Warm does not know the extent of this, but his divining chemical is highly toxic, and, when unleashed on California’s fresh water supply, will have massive ecological ramifications. Wonderment at the natural world has always been a component of the Western genre, and with each featured barn-raising and frontier outpost, such films do hint that this majestic land will be threatened by human expansion. But rarely in this genre (and this is thanks to deWitt’s novel, too) is the ongoing environmental precariousness of the American wilderness framed so explicitly as in The Sisters Brothers, whose ecosystems are severely mutilated by mankind. Unlike many in its genre, the film does not agonize over industrialization so much as the responsibilities necessarily attached to invention—of the dangers of scientific progress made even by a single brilliant man with good intentions.

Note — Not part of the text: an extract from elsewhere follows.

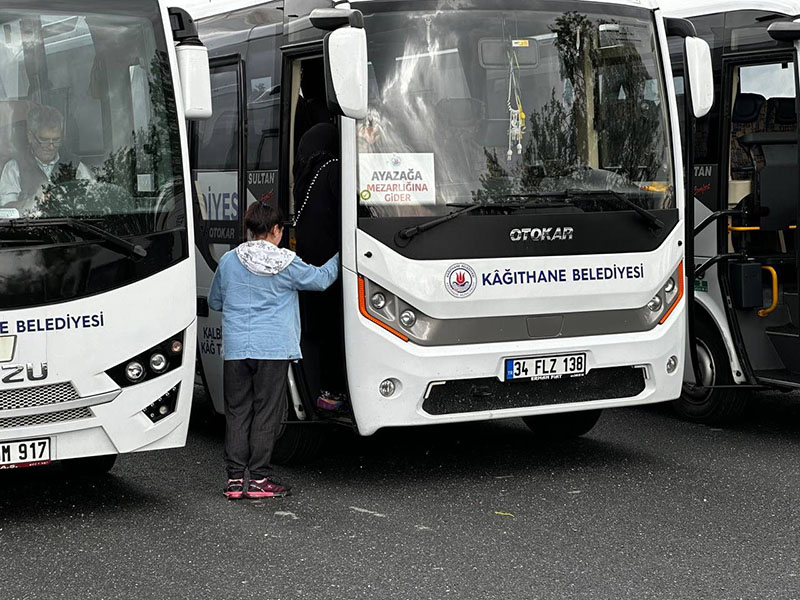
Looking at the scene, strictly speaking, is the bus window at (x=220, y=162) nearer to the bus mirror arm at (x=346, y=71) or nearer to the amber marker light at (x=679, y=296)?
the bus mirror arm at (x=346, y=71)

The film insists that its audience be just as hypnotized by the side-effects of their (unnecessary) human work. As it is ruined, nature is depicted as beautiful—or at least, captivating. As the doomed horses in the first scene catch fire, one breaks free and charges away with its mane, back, and tail blazing brightly as it runs, streaking like a comet through the woods. The camera lingers on this burning animal too long as it runs in pain. When Warm finally spills his chemical into the freshwater river where he will find gold, it lights up bright green—ectoplasmic and bewitching in the moonlight. These horrifying, engrossing images unite the blundering hitmen and the brilliant scientist. It’s possible that this sudden pairing might aim to illuminate how the Sisters brothers, with their trail of bodies and scarred earth behind them, might be festering and infecting Warm’s well-meant endeavor. Violence and destruction, the film reminds its viewers, cause more of the same. But it’s also likely that the film has a double-pronged understanding of evil. Murder is bad, sure. But it’s worse, maybe, to poison a water supply and ruin a habitat.

Eli Sisters may be the only character in the film who picks up on even a glimmer of all this, and his perceptiveness is impressive, since he has to spend a lot of time babysitting Charlie. At its barest minimum, The Sisters Brothers does a really good job ignoring that its main propelling motif is that a hitman has a heart. But the film itself is a sad, sagacious yarn about sacrifice, of many kinds, the most important being the kind we don’t know we’re submitting to: living with the hell we’ve raised and the monsters we’ve encouraged, simply because we’ve become so determined to move forward. Not a single one of the atrocities onscreen is more stomach-churning than the combo of others’ willful ignorance and your own regular guilt.